Resilient Randomized Quantized Consensus
This work solves a challenging problem of resilient consensus for quantized, asynchronous multi-agent systems with time delays, offering theoretical guarantees for safety-critical applications.
The paper addresses resilient multi-agent consensus under faults/attacks with quantized states and asynchronous, time-varying delays, using a randomized MSR algorithm. It provides necessary and sufficient conditions based on graph robustness for achieving consensus despite totally/locally bounded adversaries.
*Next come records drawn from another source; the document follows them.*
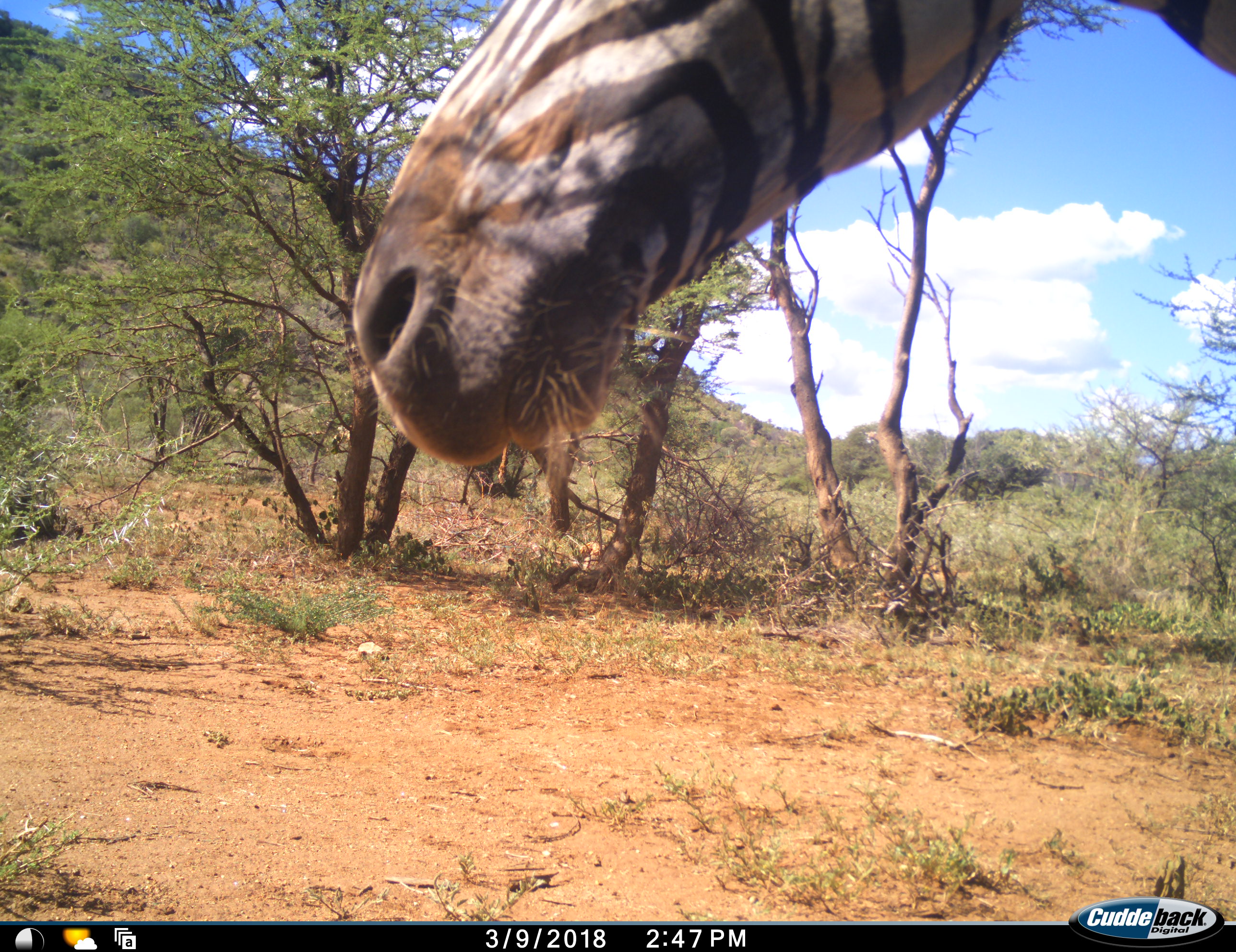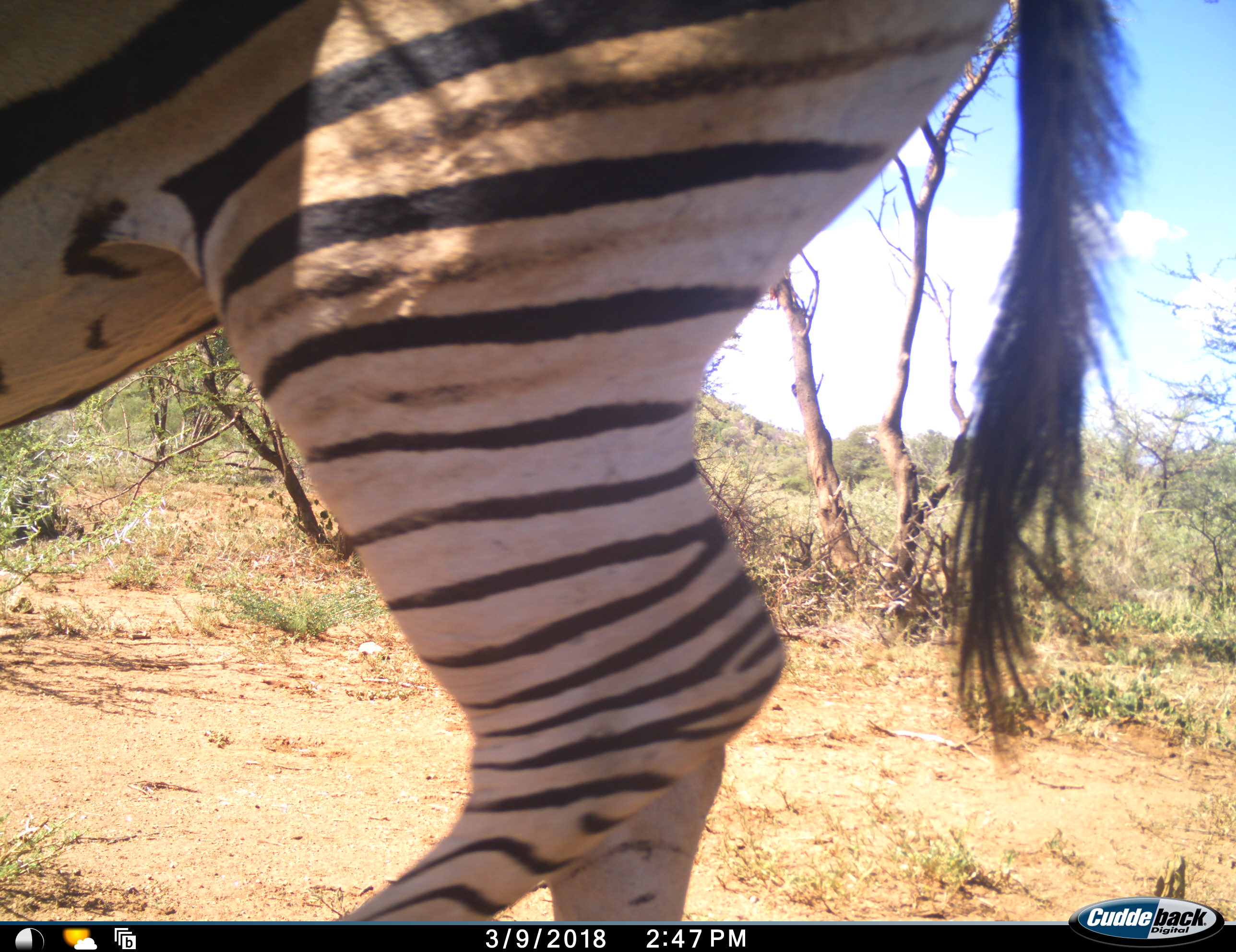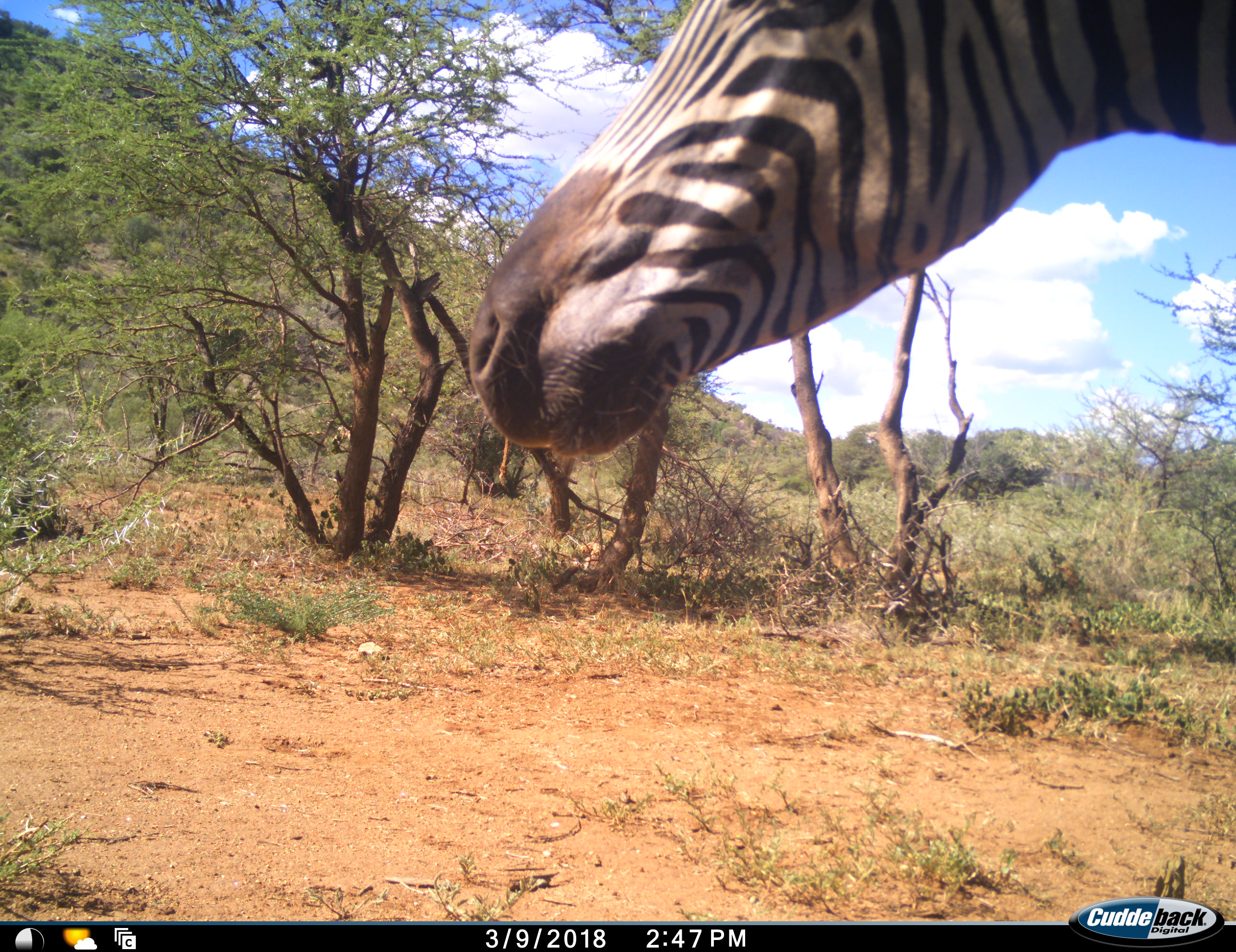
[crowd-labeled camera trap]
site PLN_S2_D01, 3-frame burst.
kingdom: Animalia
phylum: Chordata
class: Mammalia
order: Perissodactyla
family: Equidae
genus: Equus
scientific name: Equus quagga burchellii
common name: burchell's zebra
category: zebraburchells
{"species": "zebraburchells (burchell's zebra) (Equus quagga burchellii)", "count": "1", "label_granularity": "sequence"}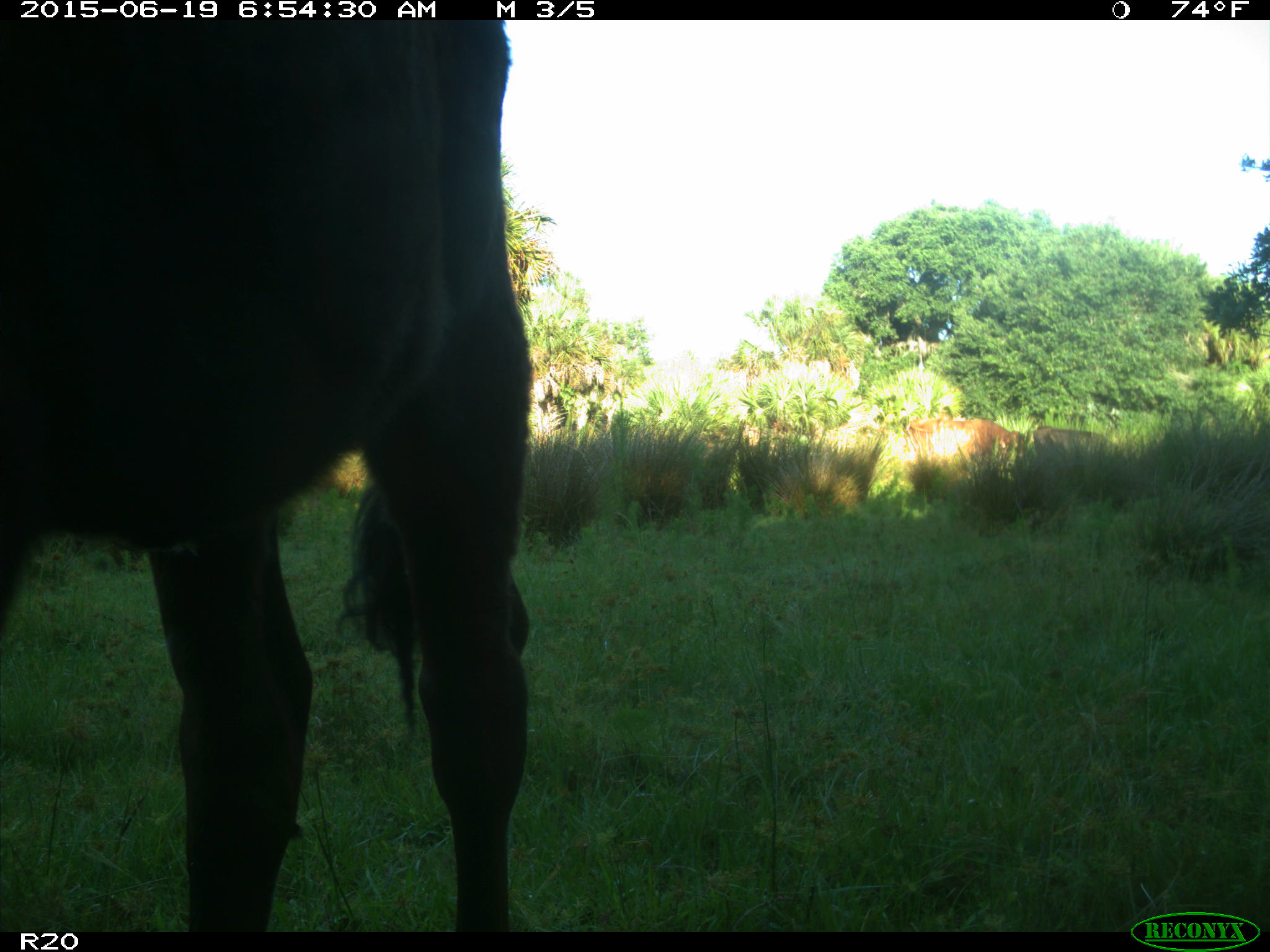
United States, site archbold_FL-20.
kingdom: Animalia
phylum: Chordata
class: Mammalia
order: Artiodactyla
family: Bovidae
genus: Bos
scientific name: Bos taurus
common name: domestic cow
We consider the problem of multi-agent consensus where some agents are subject to faults/attacks and might make updates arbitrarily. The network consists of agents taking integer-valued (i.e., quantized) states under directed communication links. The goal of the healthy normal agents is to form consensus in their state values, which may be disturbed by the non-normal, malicious agents. We develop update schemes to be equipped by the normal agents whose interactions are asynchronous and subject to non-uniform and time-varying time delays. In particular, we employ a variant of the so-called mean subsequence reduced (MSR) algorithms, which have been long studied in computer science, where each normal agent ignores extreme values from its neighbors. We solve the resilient quantized consensus problems in the presence of totally/locally bounded adversarial agents and provide necessary and sufficient conditions in terms of the connectivity notion of graph robustness. Furthermore, it will be shown that randomization is essential both in quantization and in the updating times when normal agents interact in an asynchronous manner. The results are examined through a numerical example.